One of the soldiers, Sergeant Gary Moloney, had lost his leg in a mine explosion. He was looked after by the City fans and had the best seat in the stadium for the game.
After a goalless first half, City should have had a penalty when John Caulfield was fouled inside the area. The Turkish referee waved this on but he did give City an in-swinging free-kick after Brian Barry-Murphy was fouled. Kevin Flanagan took this and the ball looped in and went narrowly wide.
City nearly took the lead in the dying seconds of the game after a cross from Ollie Cahill found Noel Hartigan. With just the keeper to beat, he smacked the ball off the post.
When the referee blew for the full-time whistle, the entire squad went over to shake Sergeant Moloney’s hand.
“Today was brilliant,” the soldier told RTÉ after the game.
“Today is my first day out since I got to Haifa and today was my first day out since the accident. To come to a match, get a jersey, be the only one in the group who isn’t a Cork-man, listen to Cork accents in the middle of a pitch in Israel, in the middle of this, is just the business. It is brilliant,” he added.
City returned to Turner’s Cross on July 12 and they welcomed Germany heavy weights Köln. The Bundesliga side travelled to Cork with an impressive European history that included narrowly losing the 1986 UEFA Cup final to Real Madrid.
That loss was the start of a golden period for Köln as they went on to secure two second-place Bundesliga finishes, in 1988–89 and 1989–90, and they lost the DFB-Pokal final in 1991.
Their 1996 Intertoto Cup campaign saw an 8-0 hammering of Tottenham Hotspur and reached the last 16.
Football fans in Cork were well aware of Köln’s size going into the game as 4,000 people turned up to Turner’s Cross for the match. The German squad had seven full internationals including Austrian Toni Polster who won the European Golden Shoe in the 1986-87 season.

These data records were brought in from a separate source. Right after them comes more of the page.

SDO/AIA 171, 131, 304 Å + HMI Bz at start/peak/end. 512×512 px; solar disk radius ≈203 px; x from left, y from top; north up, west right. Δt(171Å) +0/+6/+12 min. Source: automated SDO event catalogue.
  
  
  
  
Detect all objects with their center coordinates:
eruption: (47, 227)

City were unfazed by all of this experience and they should have scored early in the first half when Ollie Cahill put a low ball into the box for John Caulfield. It fell perfectly to the striker but his touch let him down and he put the chance wide.
Dorinel Munteanu responded for Köln by knocking in a corner. City thought they equalised straight away after John Caulfield turned in a Dave Hill free-kick, but the referee spotted a foul in the box and a free-out was given.

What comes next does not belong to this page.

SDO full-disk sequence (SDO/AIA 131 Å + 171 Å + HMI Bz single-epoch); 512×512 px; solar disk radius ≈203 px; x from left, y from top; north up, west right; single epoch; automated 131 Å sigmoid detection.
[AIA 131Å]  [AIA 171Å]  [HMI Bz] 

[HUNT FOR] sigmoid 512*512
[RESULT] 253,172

A powerful strike from Toni Polster crept in at the start of the second half and this secured the three points for the German side.
City’s next game was against FC Aarau in Switzerland and only 600 people turned up for this dead rubber tie at the Stadion Brügglifeld.
It finished goalless and City finished in fourth place in the group.
Their European adventure ended up setting a new precedent for an Irish side on the continent as they got three creditible draws in the competition.
City’s European adventure was captured by legendary filmmaker John Creedon in a documentary. He travelled to all four games with the squad, recording every move the Rebel Army made.
City’s European adventure also meant that the squad was at peak fitness for the start of the League of Ireland season. This showed at the end of the year, as the squad went on to win the FAI Cup for the very first time. City also lifted the Munster Senior Cup to complete the second cup double in the club’s history.